Fall 2009

September 1, 2009

Traditional Approximate Pattern Matching (e.g. Hamming Distance errors, edit distance errors) assumes that various types of errors may occur in the data, but an implicit assumption is that the order of the data remains unchanged. Over the years some applications identified types of “errors” where the data remains correct but its order is compromised. The earliest example is the “swap” error motivated by a common typing error. Other widely known examples such as transpositions, reversals, and interchanges, are motivated by Biology. We propose a model that formally separates the concepts of “errors in the data” and “errors in the address” since they present different algorithmic challenges solved by different techniques. The “error in address” model, which we call asynchronous pattern matching, since the data is not assumed to arrive in a synchronous sequential manner, is rich in problems not addressed hitherto. We will consider some reasonable metrics for asynchronous pattern matching and show some efficient algorithms for these problems. As expected, the techniques needed to solve these problems are not taken from the standard pattern matching “toolkit”.

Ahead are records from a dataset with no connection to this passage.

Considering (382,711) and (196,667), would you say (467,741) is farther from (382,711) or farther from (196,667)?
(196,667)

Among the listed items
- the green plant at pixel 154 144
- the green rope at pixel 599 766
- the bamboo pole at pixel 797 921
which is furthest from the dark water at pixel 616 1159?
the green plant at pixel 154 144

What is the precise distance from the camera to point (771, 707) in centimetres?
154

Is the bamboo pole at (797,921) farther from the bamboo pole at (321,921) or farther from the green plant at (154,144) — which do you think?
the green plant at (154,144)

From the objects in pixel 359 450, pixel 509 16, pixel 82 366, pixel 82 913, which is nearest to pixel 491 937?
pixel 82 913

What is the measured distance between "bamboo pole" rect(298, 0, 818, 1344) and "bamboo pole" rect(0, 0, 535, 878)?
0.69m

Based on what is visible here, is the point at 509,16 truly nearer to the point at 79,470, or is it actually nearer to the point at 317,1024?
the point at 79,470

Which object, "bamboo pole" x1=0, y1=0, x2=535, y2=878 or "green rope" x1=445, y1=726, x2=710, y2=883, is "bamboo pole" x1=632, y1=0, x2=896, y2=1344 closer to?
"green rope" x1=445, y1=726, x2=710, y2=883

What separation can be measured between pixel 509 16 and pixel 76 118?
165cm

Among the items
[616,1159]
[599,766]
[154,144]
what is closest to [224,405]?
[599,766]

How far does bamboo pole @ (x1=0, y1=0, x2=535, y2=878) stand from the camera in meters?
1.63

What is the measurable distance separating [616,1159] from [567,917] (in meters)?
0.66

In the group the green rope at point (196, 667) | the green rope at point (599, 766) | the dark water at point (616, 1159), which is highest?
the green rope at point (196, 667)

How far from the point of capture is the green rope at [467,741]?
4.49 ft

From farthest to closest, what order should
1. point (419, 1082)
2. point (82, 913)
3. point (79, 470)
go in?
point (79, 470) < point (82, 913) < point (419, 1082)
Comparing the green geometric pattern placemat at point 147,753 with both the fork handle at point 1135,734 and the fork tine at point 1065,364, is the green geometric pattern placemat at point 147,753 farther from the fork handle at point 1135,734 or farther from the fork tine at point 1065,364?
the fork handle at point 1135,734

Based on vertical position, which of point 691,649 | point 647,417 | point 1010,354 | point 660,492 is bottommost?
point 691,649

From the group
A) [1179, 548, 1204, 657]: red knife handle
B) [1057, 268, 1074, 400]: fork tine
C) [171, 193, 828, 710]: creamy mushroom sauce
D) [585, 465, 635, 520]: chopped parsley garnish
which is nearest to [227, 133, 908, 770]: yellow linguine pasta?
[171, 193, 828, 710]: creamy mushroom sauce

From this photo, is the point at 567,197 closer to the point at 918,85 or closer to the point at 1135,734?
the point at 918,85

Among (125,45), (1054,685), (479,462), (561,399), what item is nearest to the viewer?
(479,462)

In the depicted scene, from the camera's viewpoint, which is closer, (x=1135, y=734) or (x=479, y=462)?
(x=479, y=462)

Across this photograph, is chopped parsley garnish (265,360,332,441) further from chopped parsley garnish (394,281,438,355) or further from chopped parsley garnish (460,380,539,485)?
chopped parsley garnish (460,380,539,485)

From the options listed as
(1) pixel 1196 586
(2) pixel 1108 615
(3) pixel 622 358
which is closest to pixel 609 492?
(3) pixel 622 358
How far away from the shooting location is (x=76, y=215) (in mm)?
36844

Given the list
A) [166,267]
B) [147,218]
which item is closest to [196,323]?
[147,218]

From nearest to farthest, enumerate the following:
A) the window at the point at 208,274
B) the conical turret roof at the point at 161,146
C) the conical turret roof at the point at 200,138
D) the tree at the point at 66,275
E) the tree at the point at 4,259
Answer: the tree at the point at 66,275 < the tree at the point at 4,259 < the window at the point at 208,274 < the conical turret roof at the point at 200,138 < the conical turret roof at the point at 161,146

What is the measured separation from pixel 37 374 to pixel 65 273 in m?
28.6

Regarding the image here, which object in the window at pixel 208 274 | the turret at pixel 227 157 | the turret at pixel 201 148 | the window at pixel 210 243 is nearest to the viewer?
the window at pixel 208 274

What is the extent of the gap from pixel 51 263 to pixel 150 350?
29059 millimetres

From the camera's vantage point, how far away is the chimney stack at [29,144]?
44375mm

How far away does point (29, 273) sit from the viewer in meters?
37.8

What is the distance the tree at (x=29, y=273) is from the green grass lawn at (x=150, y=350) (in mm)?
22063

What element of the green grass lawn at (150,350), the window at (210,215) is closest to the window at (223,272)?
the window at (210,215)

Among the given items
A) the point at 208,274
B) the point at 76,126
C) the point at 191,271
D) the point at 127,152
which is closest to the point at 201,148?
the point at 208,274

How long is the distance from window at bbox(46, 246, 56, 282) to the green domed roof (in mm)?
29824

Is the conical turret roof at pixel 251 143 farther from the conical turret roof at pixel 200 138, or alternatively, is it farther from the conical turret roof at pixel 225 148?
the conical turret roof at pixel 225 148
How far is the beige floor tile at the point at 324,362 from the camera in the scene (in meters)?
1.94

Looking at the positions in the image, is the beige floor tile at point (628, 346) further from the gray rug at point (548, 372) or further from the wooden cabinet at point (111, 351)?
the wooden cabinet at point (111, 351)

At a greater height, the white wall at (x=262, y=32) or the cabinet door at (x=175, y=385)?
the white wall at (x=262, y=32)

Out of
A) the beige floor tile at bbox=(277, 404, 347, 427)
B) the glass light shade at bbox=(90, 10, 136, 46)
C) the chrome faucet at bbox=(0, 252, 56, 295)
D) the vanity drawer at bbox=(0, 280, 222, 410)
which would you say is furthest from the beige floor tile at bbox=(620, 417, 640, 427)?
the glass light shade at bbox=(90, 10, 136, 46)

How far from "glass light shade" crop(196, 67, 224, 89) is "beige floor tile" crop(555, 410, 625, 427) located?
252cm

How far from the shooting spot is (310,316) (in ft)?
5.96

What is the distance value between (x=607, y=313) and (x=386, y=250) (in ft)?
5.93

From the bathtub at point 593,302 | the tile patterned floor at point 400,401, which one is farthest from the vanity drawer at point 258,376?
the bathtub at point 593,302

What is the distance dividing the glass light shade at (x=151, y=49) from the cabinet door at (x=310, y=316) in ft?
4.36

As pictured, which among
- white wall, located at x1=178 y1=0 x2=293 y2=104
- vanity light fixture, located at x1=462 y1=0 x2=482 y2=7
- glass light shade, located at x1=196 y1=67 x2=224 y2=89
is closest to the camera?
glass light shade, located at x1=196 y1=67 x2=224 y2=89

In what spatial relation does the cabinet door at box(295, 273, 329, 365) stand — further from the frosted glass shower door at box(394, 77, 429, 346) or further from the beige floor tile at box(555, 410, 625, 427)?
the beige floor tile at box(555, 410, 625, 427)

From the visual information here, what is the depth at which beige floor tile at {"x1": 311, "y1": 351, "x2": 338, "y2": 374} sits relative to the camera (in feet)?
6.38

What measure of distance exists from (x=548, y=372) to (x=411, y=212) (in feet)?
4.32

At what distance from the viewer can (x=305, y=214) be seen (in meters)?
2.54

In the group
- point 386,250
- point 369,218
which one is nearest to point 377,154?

Speaker Biography: Amihood Amir received his Ph.D. in 1983 at Bar-Ilan University. He did his post-doc at MIT, and was on the faculty at Tufts, University of Maryland at College Park, and Georgia Tech, before joining Bar-Ilan University in 1994. Today he is a professor of Computer Science at Bar-Ilan University and a Research Professor at Johns Hopkins University. Amir had been head of the Bar-Ilan Responsa Project, and Chairman of the Department of Computer Science. Today he is dean of the College of Exact Sciences at Bar-Ilan University. Amihood Amir’s Ph.D. thesis was in logic of programs, particularly temporal logics. He later did some work in Complexity theory -sub-recursive classes of functions and the concept of “cheatability” in hard sets. Since the late 1980’s Amir’s research has been in Algorithms design and analysis, in particular Pattern Matching Algorithms. In the later area he has been instrumental in developing the multidimensional pattern matching area, compressed matching, and, recently, asynchronous matching. In this context he has also done work in algorithms for Computational Biology. Amir has also worked in the past in Scheduling algorithms, VLSI algorithms, and Data Mining algorithms.

Slides >>

September 22, 2009

Long-term, environmental sampling by networks of embedded sensors has long been a vision of the computer-science community. This vision has subsequently driven much of the research over the past decade around low-power communications and network protocols. Despite these advances however, almost all existing applications of sensor networks still hold to the traditional “data logger” paradigm, where a user preselects a fixed operating point and then deploys. This talk will present an overview of recent work around changing the way, long-term sensor networks can be used. We propose a revised architecture for environmental sensor networks, where nodes can adapt their behavior based on the amount of energy available to harvest from the environment and within the constraints of a user-policy. An overview of current work around wireless camera networks will also be presented, where smart energy management protocols will become critical for long-term use.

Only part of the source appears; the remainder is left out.